### [Objectifs]
**a)** Répondez à ces questions à partir de l'extrait sur la HAPA :
(i) Que désigne le sigle HAPA ?
(ii) Avec quelle institution la HAPA établit-elle les plans des réseaux des émetteurs de communication audiovisuelle ?
(iii) De quoi la libéralisation du secteur a-t-elle fait en réalité le miroir ?
**b)** Poursuivez l'extrait sur la HAPA en reprenant juste après sa dernière phrase.

### [Extrait]

Reste le volet le plus visible qui est la libéralisation du secteur de la communication audiovisuelle, qui a été présentée comme un acquis important vers une liberté d’expression, une diversité des opinions et dont l’objectif est d’en faire le véritable miroir de notre société dans sa diversité, dans sa richesse culturelle, politique et économique. Elle en a fait en réalité le miroir de nos contradictions et de nos incohérences. Ce secteur vit une situation confuse malgré ou peut-être à cause de l’existence de la Haute Autorité de la Presse et de l’Audiovisuel (HAPA).
Une régulation défaillante
La HAPA est une institution de régulation et qui a théoriquement un rôle central dans la gestion et l’animation de la presse et de la communication audiovisuelle en particulier. Elle lance les appels d’offres, évalue les dossiers et donne son avis. Elle assure le suivi des émissions et programmes. Elle fixe les cahiers des charges spécifiques à chaque catégorie d’opérateurs. La HAPA, en coordination avec l’ARE, établit et met régulièrement à jour les plans des réseaux des émetteurs de communication audiovisuelle. Elle fixe la durée de la licence et de l’autorisation et établit les cahiers de charges des opérateurs de communication audiovisuelle. Elle contrôle le respect par les opérateurs de communication audiovisuelle des clauses des cahiers de charges et des prescriptions résultant des dispositions législatives et réglementaires qui leur sont applicables. La HAPA peut restreindre ou prohiber par décision motivée la concurrence et l’accès des citoyens à des événements d’intérêt national ou public. La HAPA aurait dû être partout et elle n’a été nulle part.

### [Données brutes]
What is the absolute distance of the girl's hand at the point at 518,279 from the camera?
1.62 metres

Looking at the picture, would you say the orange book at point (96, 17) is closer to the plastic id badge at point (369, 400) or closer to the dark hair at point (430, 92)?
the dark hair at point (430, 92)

### [Réponses aux exercices]
**a)**
(i) La Haute Autorité de la Presse et de l'Audiovisuel.
(ii) L'ARE.
(iii) De nos contradictions et de nos incohérences.

**b)**
Il est malheureusement constaté que cette respectable institution n’a pas joué son rôle. L’anarchie, l’illégalité dans laquelle vivent les médias audiovisuels publics et privés en disent long sur l’efficacité de la régulation du secteur. Les injonctions et rappels à l’ordre ont été rares. La HAPA n’a suspendu que deux programmes au niveau d’une télévision et d’une radio tout au long des années passées. Programmes qui, comme par hasard, selon leurs promoteurs ont pour défaut d’avoir critiqué les autorités en place. Pourtant la limite fixée par la loi a été largement dépassée dans plusieurs autres cas notamment dans la promotion des particularismes.
Autant le privé avait la bride sur le coup, autant le public était fermé. La critique de l’action du gouvernement est pratiquement absente. La HAPA n’a pas exigé la mise en œuvre de l’accord issu du premier dialogue. Cet accord organise l’accès de la majorité comme de l’opposition aux médias publics et la HAPA était censé en garantir la mise en œuvre. Il est resté lettre morte.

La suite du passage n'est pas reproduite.